Este é o meu eterno sonho. Tão intemporal que o renovo a cada instante. Tão intemporal que já não o distingo e mim próprio. Tão intemporal que não começa nem acaba, mas que encontra ponto de ancoragem em Ti. A cada passo procuro conquistar o impossível e finalmente deixar a era do gelo. Nesse
degelo que já um dia narrei, encontrarei “o calor de uma outra época de estio”.

Pontos brilhantes

Assim, sem mais, me vais roubando a tranquilidade dos dias banais. Talvez sem Te aperceberes, sem eu próprio me aperceber, vais cultivando esse espaço que nos separa e que ainda é tanto. E será tanto mais quanto maior o que se for construindo, porque há sentimentos que, ao contrário do que pensa o mundo, aumentam sempre o espaço que existe entre as pessoas. Aumentam diminuindo, como no tal paradoxo de Zeno Aquiles nunca alcança a tartaruga, apesar de ficar sempre mais próximo. Porque a proximidade implica sempre mais e mais para descobrir. Porque esse coisa de ousar querer-Te não tem fundo nem fim.
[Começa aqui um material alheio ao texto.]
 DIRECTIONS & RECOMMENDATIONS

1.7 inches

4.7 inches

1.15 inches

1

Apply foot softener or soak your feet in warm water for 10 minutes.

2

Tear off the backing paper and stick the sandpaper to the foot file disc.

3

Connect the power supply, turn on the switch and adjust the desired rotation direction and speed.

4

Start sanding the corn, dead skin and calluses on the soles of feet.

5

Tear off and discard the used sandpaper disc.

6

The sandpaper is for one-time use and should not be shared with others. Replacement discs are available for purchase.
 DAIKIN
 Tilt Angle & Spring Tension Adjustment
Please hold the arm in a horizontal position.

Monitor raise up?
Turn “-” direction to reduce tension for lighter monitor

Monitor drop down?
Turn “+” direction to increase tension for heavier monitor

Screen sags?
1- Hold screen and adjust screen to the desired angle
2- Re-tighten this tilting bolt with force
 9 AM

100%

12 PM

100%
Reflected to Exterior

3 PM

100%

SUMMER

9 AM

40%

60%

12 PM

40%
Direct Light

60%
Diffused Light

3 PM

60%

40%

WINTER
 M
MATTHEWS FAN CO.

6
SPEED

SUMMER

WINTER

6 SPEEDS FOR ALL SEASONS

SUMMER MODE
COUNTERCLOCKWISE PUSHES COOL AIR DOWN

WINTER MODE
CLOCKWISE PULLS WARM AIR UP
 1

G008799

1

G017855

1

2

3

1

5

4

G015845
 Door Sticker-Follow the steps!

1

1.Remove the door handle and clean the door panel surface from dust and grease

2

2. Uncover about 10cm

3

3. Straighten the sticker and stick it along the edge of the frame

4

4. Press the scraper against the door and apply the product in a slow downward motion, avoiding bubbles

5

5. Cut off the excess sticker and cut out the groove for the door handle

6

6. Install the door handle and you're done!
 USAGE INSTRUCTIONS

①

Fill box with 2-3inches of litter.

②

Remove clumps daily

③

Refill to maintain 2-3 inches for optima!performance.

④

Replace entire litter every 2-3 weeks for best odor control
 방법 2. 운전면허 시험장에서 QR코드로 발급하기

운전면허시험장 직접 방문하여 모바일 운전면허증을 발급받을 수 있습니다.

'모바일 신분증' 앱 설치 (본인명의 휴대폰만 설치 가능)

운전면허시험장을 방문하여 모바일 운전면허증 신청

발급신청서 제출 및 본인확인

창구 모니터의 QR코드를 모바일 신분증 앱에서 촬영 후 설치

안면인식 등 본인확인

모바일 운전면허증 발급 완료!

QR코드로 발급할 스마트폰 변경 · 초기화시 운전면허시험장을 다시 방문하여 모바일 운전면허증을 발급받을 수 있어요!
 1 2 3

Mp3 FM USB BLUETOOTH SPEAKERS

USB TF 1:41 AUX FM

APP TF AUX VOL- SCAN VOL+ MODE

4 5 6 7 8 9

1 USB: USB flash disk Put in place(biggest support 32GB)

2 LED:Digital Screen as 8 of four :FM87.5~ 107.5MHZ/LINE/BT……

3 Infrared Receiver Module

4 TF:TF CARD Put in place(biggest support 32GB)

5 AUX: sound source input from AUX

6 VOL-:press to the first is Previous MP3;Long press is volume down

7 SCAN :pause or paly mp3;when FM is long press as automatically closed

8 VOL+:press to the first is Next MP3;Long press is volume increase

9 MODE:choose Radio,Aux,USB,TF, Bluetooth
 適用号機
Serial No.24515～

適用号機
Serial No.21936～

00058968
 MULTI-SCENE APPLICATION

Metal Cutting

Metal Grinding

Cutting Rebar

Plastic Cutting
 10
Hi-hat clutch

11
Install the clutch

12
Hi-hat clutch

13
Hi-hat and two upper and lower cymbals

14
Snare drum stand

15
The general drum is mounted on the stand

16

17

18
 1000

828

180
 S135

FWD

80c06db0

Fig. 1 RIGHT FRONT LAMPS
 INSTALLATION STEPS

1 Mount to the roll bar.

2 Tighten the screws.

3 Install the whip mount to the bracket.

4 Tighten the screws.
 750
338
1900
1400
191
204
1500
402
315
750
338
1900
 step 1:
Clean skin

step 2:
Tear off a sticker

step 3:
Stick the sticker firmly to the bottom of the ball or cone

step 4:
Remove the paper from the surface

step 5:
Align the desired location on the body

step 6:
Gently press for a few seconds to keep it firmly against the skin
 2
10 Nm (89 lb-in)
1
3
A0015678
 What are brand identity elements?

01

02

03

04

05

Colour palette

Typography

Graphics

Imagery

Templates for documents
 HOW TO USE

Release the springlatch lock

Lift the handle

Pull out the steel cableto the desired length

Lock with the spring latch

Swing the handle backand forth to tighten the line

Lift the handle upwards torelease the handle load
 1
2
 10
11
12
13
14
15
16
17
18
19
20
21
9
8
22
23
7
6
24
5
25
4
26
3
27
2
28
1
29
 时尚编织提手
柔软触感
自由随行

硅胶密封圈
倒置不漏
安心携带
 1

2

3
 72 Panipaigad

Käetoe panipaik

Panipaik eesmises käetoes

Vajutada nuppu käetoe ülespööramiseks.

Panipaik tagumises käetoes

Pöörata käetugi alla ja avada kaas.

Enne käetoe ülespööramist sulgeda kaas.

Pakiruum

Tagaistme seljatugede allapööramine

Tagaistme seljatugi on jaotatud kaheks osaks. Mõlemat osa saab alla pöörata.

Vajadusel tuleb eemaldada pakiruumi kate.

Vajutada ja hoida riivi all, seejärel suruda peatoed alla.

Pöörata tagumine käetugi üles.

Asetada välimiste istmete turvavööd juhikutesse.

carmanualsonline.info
Assim, sem mais, vamos caminhando para o limite zero da função, para esse infinito de sorrisos e olhares, para o conforto de te saber aí e, um dia, Te poder roubar. Enquanto e não, fica a magia da descoberta, de querer saber mais. Fica a vontade de estar acordado, deitado por baixo da minha janela de sótão a ver o céu escuro e, como um puto, perguntar como no filme de animação: “O que será que são aqueles pontos brilhantes lá em cima?”. E entre suspiros ouvir: “Eu acho que são pirilampos colados naquela enorme coisa azul”.
Pirilampos ou estrelas, espero esquecer-me deles no dia em que, sob o mesmo céu, Te der a mão e o mundo fores apenas Tu.